Disenchantment: Another Netflix Near Miss

When I saw that Matt Groeining, creator of The Simpsons and Futurama, was working with Netflix to release a fantasy-themed cartoon called Disenchantment, I was cautiously optimistic. Optimistic, because The Simpsons was a great show for many seasons and Futurama was all-around excellent. Cautiously, because The Simpsons fell into suckage and Netflix puts out a fair amount of garbage.

But man – a fantasy-flavored Futuramalike? Wouldn’t that be sweet?

Unfortunately, the show is a miss, at least for me.

The problem is the writing. There are funny, cool moments that shine through. In the first episode, one of the main characters stumbles upon a battlefield at the outset of a pitched melee between an army of gnomes and an army of ogres. At the end of the conflict, the elf protagonist loots the corpse of an ogre and then declares, standing amid the battered corpses of the combatants, that he likes war, but doesn’t love it.

This is the kind of scene Disenchantment needed more of. It’s simple, funny (chuckle-worthy if not full-blown “funny ha-ha”), and is the kind of thing fantasy fans and “normies” can both enjoy. It’s a little bit mature, yet the topic is innocent enough.

Unfortunately, these kinds of scenes aren’t the bread and butter of the show. Our three main protagonists – the tomboyish Princess Bean, Elfo the Elf, and Luci the Demon – are rather one-dimensional and become predictable and boring as the show goes on. I actually found Elfo pretty amusing, initially, until he became a mindlessly infatuated follower of the princess.

It’s clear that the writers were short on material and imagination and decided that their best bet was to beat on the same few jokes over and over again.

Poor Princess Bean just can’t be herself because she’s a girl and her overbearing father has [gasp] expectations! But we’ve seen this plenty of times before.

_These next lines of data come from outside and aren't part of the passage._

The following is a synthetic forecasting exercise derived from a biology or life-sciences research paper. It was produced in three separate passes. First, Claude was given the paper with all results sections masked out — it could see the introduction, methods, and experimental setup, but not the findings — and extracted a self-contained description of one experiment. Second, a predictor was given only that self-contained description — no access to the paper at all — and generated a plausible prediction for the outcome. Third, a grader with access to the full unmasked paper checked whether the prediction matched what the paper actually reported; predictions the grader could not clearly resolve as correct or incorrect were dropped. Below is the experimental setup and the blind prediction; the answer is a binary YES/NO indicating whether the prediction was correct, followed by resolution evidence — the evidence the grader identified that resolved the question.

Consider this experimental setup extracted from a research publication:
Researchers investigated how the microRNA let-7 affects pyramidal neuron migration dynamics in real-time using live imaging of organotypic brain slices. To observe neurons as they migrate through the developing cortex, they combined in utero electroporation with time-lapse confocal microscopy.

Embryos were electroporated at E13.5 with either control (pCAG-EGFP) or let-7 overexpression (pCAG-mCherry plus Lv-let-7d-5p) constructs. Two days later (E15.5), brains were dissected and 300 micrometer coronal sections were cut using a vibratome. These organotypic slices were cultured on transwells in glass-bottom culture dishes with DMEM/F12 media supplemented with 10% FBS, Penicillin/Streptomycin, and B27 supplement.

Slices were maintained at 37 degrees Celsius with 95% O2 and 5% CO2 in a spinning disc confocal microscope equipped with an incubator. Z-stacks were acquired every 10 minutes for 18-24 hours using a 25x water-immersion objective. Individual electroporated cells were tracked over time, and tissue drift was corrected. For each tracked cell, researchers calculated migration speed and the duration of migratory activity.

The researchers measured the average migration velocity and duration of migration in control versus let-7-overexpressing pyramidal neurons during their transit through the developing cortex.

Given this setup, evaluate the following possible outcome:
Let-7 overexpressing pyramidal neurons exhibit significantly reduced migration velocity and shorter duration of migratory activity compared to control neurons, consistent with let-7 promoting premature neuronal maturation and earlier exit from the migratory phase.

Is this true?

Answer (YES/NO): NO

And then there’s the way they bang on and on about religion. For my part, a few knocks on believers and God don’t get my blood up – a joke is a joke, and God can take it. But when they just keep on coming in such a lazy way, episode after episode…

We get it, you think religion and religious people are stupid. What’s the funny part?

Here are some of the “jokes” from the first 5 episodes:

So here I was, five episodes in, with protagonists I didn’t care about, suffering through recycled and unfunny jokes. Yeah, I didn’t get any further.

I’ve read in other places that the show picks up around 8 or 9 episodes in, but I didn’t care to power through. Of course a second season has reportedly been given the green light.

In conclusion – if you’re curious, go ahead and check it out. The worst you can do is waste your time. If you’re debating whether to sink the hour(s) into it, though, I recommend a pass. Netflix keeps writing checks for this kind of mediocre content, but whoever’s making the decisions seems only to care about the visibility of this content, and not its actual quality. Marvel’s THIS! Matt Groening’s THAT!

If Netflix was hoping for another Futurama, this ain’t it. I’m sure it’ll get some views from Matt Groening fans, but my bet is that this one will be quickly forgotten.

3 Comments

  1. Thank you! I’m to a place where I just can’t invest in series unless there’s some compelling reason. As a Groening fan, I was on the fence with this. You saved me some heartache.

    • I hear you. It was hard for me to just stop at Episode 5 and move on to other things. I like to follow through on shows and movies when I can. But yeah, with time becoming more of a luxury resource, it’s not worth investing (good word choice there) in stuff like this that just doesn’t pay out for so long.

  2. This show is fun and easy to watch. Definitely, not dull. The main thing is that it requires intelligence to understand the irony.